Coaches and trainers face many challenges in communicating with a horse but it’s just as important to get the message across to the rider, writes Pauline Brimson.

If you observe and listen to a group of western coaches chatting about their sport, you will notice that each one has their own favourite method of coaching particular exercises be it lope over poles, transitions or reining manoeuvres. None of them are necessarily wrong, as long as the correct technical model is achieved (and the health and welfare of horse and rider is considered) but it does highlight that we are all individuals with our own preferences. Why then should a coach assume that every rider who comes to them for instruction should prefer to learn the coach’s way?

finding-way - horses in a field

Whether you are a coach or a rider, there will always be some people who you get along with better than others. However, as a coach it is our responsibility to ensure that we provide the same opportunity to learn for every person who asks us for instruction. If you find yourself repeating the same command more than three times, then you can be pretty sure that the message has not got through, and repeating the same thing another three times even louder is not going to have the desired effect either!

finding-way

Time to change tactics

If the words themselves haven’t communicated the information to the rider, why not try a visual demonstration? Your coach loping around over poles on foot can often have the desired effect. Still not working? Well, try turning to most riders’ favourite sense of all – feel. My old dressage master used to say, ‘You can’t teach feel, but you can put a rider in the most optimum place to feel it for themselves.’ I think the key message in that statement is ‘feel it for themselves.’

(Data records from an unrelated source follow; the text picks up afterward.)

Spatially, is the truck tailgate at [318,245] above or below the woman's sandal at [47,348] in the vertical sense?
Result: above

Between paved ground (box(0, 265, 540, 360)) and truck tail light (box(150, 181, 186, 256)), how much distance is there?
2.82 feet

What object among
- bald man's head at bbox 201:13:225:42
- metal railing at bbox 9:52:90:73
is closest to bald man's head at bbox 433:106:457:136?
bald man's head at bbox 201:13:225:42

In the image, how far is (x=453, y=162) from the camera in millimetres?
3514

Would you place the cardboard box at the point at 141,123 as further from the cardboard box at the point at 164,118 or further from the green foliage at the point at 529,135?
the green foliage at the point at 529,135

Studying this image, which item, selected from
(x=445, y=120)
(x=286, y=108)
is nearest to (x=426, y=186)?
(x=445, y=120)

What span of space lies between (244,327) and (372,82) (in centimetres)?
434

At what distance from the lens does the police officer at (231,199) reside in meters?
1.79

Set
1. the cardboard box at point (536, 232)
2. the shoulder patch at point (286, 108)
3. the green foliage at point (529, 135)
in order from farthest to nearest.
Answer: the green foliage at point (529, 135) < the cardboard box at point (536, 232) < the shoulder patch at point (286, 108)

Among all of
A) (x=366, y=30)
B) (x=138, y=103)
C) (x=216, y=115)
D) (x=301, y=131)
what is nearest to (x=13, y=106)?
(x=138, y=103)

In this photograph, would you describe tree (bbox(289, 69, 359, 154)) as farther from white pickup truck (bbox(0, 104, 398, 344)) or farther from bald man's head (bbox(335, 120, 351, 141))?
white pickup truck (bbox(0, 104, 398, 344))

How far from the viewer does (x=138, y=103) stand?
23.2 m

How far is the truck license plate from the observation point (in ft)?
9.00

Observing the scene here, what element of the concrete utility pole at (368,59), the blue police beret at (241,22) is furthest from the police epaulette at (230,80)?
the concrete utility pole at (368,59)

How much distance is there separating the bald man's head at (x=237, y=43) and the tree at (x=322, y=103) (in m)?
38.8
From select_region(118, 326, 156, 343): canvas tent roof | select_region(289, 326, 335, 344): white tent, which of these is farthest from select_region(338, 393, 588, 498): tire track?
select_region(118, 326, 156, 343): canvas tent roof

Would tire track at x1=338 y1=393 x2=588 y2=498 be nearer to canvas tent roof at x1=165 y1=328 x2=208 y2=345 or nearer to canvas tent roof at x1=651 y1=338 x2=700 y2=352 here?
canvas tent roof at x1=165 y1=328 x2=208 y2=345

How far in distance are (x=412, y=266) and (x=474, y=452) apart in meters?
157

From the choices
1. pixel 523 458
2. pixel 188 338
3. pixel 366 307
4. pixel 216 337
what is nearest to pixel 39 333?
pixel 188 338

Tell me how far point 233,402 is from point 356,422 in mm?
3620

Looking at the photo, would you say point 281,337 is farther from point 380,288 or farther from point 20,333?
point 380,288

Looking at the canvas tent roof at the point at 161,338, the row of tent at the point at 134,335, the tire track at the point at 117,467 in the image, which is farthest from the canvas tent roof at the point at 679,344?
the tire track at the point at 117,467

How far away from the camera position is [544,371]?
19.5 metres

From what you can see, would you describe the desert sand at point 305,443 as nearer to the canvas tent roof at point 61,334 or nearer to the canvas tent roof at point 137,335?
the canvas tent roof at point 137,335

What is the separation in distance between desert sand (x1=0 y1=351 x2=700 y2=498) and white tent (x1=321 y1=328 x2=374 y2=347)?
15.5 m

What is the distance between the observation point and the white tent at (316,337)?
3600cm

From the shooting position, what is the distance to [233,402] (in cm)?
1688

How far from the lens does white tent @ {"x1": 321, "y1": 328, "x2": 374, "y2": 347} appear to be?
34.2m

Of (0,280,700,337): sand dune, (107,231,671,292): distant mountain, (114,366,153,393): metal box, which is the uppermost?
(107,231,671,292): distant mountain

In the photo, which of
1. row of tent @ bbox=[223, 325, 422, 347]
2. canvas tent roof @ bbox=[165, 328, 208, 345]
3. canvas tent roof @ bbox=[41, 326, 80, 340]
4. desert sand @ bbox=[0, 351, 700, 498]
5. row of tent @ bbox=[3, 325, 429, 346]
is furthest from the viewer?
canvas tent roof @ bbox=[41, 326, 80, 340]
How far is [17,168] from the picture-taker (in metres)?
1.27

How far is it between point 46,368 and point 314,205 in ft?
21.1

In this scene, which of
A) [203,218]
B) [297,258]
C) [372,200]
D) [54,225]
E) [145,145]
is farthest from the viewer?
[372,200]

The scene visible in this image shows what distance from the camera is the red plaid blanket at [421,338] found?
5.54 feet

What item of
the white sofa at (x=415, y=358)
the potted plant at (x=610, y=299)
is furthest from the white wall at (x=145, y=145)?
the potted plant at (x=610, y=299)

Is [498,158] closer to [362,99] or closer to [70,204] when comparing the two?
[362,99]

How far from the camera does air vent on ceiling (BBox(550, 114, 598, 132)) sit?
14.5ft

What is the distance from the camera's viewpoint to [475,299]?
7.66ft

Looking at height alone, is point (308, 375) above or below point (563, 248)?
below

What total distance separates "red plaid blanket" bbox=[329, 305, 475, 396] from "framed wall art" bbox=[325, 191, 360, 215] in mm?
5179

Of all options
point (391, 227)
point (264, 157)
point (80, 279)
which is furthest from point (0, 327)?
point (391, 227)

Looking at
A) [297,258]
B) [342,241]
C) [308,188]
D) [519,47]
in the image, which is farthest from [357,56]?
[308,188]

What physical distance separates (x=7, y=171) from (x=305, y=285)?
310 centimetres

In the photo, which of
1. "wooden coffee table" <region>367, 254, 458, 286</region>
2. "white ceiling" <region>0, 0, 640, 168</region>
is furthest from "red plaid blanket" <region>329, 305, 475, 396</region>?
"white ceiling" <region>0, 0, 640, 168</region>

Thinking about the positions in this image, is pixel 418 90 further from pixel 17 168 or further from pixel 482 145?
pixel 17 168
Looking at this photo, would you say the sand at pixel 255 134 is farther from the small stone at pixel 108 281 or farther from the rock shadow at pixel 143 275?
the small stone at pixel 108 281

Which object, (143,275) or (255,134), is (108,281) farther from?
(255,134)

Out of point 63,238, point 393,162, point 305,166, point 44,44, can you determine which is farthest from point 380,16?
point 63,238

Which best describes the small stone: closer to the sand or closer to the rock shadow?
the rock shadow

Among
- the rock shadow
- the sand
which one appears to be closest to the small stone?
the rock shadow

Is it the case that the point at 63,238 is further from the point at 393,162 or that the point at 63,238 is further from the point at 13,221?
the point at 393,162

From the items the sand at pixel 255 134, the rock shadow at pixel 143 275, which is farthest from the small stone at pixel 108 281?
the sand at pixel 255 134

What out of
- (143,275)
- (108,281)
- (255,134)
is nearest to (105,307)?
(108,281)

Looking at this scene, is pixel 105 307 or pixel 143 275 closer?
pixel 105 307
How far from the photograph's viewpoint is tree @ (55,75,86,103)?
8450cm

Our most enduring lessons are often those where we have made our own mistakes. I remember as a child putting my finger in the cigarette lighter as I didn’t believe it could get as hot as my mum said – needless to say I didn’t do it again!

So, to all those riders out there who think they are just thick or will never get it, look for another way of understanding the exercise. Walk, jog or lope it yourself on foot, draw it on a piece of paper or beg a ride on a horse that can already do the exercise you are struggling with. And, to us coaches – remember how we have to train our horses. We cannot teach a horse to speak English, so we have to learn to speak horse. If we are this smart and adaptable with our horses, then it stands to reason we can apply the same thought and logic to our riders, and if one way doesn’t work, let’s find another one that does!